The benchmark scorecard numbers are unchanged; evaluate_routing now reports
fractional recall for multi-expected cases (identical for the common
single-expected case).
Split extras/memory/zep.py into zep.py + _zep_common.py so each
module stays within the repo's ≤300-lines-per-module rule (PR #360 review).

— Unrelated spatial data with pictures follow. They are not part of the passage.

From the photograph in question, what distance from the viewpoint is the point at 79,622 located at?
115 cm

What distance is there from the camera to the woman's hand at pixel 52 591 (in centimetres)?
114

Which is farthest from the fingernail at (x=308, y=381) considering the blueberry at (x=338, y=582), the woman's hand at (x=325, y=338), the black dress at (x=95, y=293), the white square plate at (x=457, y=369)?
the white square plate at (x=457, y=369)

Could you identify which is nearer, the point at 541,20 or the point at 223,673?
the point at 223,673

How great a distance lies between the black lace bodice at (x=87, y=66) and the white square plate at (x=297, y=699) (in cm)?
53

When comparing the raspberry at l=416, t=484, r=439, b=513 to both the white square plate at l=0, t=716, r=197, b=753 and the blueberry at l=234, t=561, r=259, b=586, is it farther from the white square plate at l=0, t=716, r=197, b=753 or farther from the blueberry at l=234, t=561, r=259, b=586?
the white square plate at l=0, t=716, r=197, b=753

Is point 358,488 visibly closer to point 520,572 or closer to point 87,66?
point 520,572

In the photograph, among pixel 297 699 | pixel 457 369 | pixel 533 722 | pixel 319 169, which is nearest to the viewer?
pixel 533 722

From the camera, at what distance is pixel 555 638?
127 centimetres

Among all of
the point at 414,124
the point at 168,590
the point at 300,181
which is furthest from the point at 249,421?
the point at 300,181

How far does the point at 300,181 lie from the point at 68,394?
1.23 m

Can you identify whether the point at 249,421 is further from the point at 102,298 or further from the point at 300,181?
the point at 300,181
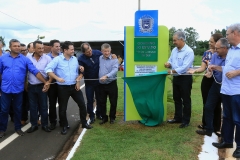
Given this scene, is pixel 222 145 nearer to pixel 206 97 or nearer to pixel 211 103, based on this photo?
pixel 211 103

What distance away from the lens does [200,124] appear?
614 cm

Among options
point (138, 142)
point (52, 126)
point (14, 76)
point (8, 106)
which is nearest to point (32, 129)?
point (52, 126)

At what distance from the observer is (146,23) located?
5.79 meters

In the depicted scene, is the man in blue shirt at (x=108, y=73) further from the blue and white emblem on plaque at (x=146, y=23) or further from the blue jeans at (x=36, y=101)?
the blue jeans at (x=36, y=101)

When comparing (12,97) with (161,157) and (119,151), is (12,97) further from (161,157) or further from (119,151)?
(161,157)

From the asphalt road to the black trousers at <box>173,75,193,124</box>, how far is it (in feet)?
8.27

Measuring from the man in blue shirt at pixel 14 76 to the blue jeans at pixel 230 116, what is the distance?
3630mm

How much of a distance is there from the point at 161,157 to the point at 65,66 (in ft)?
9.05

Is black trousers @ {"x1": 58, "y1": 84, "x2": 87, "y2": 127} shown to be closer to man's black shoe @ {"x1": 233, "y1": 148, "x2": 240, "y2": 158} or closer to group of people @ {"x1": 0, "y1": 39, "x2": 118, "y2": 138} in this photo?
group of people @ {"x1": 0, "y1": 39, "x2": 118, "y2": 138}

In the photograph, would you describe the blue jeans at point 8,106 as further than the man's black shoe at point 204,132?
Yes

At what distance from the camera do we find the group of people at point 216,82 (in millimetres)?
4125

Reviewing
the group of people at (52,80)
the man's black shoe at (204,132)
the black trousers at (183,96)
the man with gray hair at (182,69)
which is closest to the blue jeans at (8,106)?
the group of people at (52,80)

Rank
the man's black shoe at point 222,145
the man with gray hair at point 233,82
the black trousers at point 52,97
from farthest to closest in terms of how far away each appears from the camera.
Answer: the black trousers at point 52,97, the man's black shoe at point 222,145, the man with gray hair at point 233,82

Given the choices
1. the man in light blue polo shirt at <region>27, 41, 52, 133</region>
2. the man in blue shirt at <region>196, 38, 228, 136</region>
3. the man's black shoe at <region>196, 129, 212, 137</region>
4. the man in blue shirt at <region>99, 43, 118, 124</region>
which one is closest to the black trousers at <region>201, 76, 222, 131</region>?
the man in blue shirt at <region>196, 38, 228, 136</region>
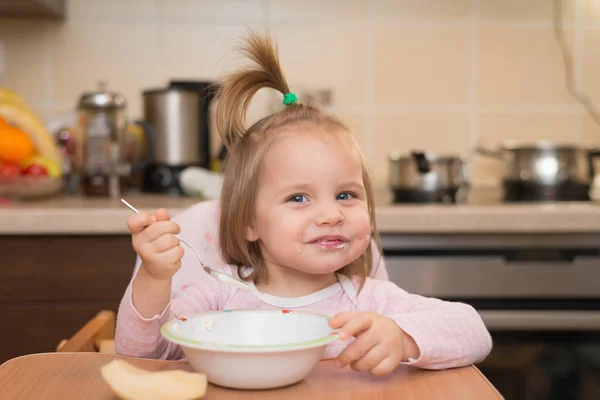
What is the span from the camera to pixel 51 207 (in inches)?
72.9

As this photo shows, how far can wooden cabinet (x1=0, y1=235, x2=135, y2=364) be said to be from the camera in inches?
71.6

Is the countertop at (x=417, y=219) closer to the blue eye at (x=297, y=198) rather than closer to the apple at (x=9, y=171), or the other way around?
the apple at (x=9, y=171)

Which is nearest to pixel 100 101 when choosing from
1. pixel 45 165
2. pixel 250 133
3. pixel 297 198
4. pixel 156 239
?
pixel 45 165

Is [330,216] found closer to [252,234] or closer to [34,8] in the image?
[252,234]

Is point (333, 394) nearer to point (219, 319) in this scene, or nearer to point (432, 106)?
point (219, 319)

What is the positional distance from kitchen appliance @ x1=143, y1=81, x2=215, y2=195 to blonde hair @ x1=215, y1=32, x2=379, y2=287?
103cm

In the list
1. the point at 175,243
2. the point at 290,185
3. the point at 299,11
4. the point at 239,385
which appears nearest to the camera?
the point at 239,385

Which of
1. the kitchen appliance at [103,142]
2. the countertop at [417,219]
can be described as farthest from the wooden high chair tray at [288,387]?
the kitchen appliance at [103,142]

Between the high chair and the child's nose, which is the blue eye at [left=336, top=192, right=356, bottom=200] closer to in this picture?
the child's nose

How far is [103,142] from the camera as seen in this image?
6.88ft

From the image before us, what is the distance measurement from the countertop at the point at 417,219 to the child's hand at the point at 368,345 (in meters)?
0.95

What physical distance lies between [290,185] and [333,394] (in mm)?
347

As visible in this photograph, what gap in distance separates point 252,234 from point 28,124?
44.1 inches

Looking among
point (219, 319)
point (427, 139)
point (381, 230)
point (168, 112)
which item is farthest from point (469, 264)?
point (219, 319)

The public import path (contextweaver.extras.memory.zep) and its exports
(ZepBackendError, ZepEpisodicStore, ZepFactStore) are unchanged.
Fixed
Routing history tool-id resolution narrows its exception handling. route_build.resolve_tool_id_from_result previously wrapped the parent
event-log lookup in a bare except Exception, silently swallowing any error
before falling back to parent_id. It now catches only ItemNotFoundError
(the documented EventLog.get contract), so unexpected store errors surface
instead of being hidden (PR #363 review).
Provider message encoders no longer emit empty-content messages. to_anthropic_messages and to_gemini_contents now raise a clear CatalogError (with the offending msg_index) when a turn would
serialise to empty or blank-text content, instead of letting the
provider reject it later with an opaque 400 ... messages: ... must have non-empty content. Messages that
carry tool-use / tool-result / function-call blocks remain valid.
OpenAI is intentionally left untouched: its Chat Completions API
tolerates empty content and the empty-string assistant-content
round-trip is an existing invariant (PR #230).
Zep backend defensively coerces scanned tags / metadata when rebuilding Episode / Fact from persisted episodes: a non-list tags (e.g. a bare
string, which previously iterated into characters) yields [], and a non-dict metadata (which previously raised in dict(...)) yields {} (PR #360 review).
LlmSummarizer / LlmExtractor fallback warnings now include the underlying
exception text, so a degraded LLM path is diagnosable (timeout vs auth vs
parsing) instead of opaque (PR #360 review).